Divine Intervention

Lately, I’ve been running less because I’ve been having a problem with my sciatic nerve causing some leg pain and foot numbness.  After initially diagnosing myself with all kinds of horrible diseases via WebMD, I’m pretty sure it’s due to piriformis issues and I’m not stressing and just trying to rest from anything that’s high impact. The beauty of swearing off races for awhile is that it totally doesn’t matter if you’re running or not.

_sciatic

 (via mayoclinic.com)

 I decided a good way to still get in good cardio that makes me really tired is to swim.  My gym has the tiniest little pool with 4 incredibly narrow lines (bright side: there’s no way to share lanes because there’s barely room for one person in each!).  When I got to the pool on Tuesday night all 4 lanes were occupied so I sat on the edge of the hot tub and waited for one to free up.  And when one did, and I decided to stand up and walk over to it, I slipped and slammed my foot into the side of the weird little machine that is used to lower elderly/handicapped folks into the pool (the machine is only weird because I’ve never seen it used and actually never noticed it until I walked into it).

That was seriously the most horrible pain ever.  ALL BOLD ALL CAPS EVERRRR! I screamed and hobbled my way to the edge of the pool and used my towel to stop the bleeding. And then decided to just swim for awhile because surely the cold water would make everything feel better.  So I swam about 400 meters before deciding midlap to try to move my toes and I screamed so loud and choked on a bunch of water.

*DATASET EXTRACT:*
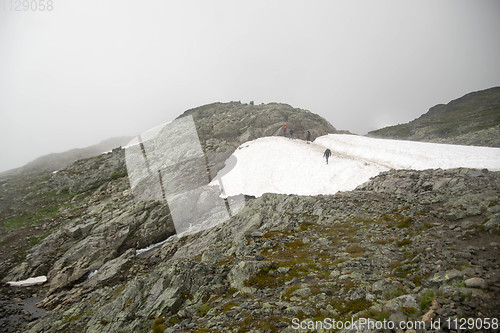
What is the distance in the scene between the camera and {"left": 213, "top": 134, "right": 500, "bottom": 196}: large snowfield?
26.2m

*TASK TO CARRY OUT:*
Please pick up the blog post about the pool foot injury where it stops and keep writing it. The data comes from a source unrelated to the text.

*SOLVED EXERCISE:*
reese-witherspoon-i-want-to-die

I think I made it through 850 total before hobbling out of the pool.  On the way out, I happened to look at the little chair lift thing and oh great, it’s totally covered in rust on the bottom (I guess I’ve never seen it used because it’s actually never used).  Score one for this getting even worse.  Let’s recap: my foot hurt so I decided to do some zero impact activity in which I managed to possibly break my big toe, cut my foot open, and possibly contract tetanus. 

laughing or crying

So now I’m heading off for a tetanus shot today, which I needed anyway. I don’t think I’ve had one since heading off to college about a million years ago.  Perhaps, it’s time to take a page from the Bloggess and just wait for the invention of a machine that exercises for me….because this seems like a clear sign that someone wants me to sit on my butt and be lazy for awhile. Right? Right? Anyone?

What’s the most ridiculous way you’ve injured yourself?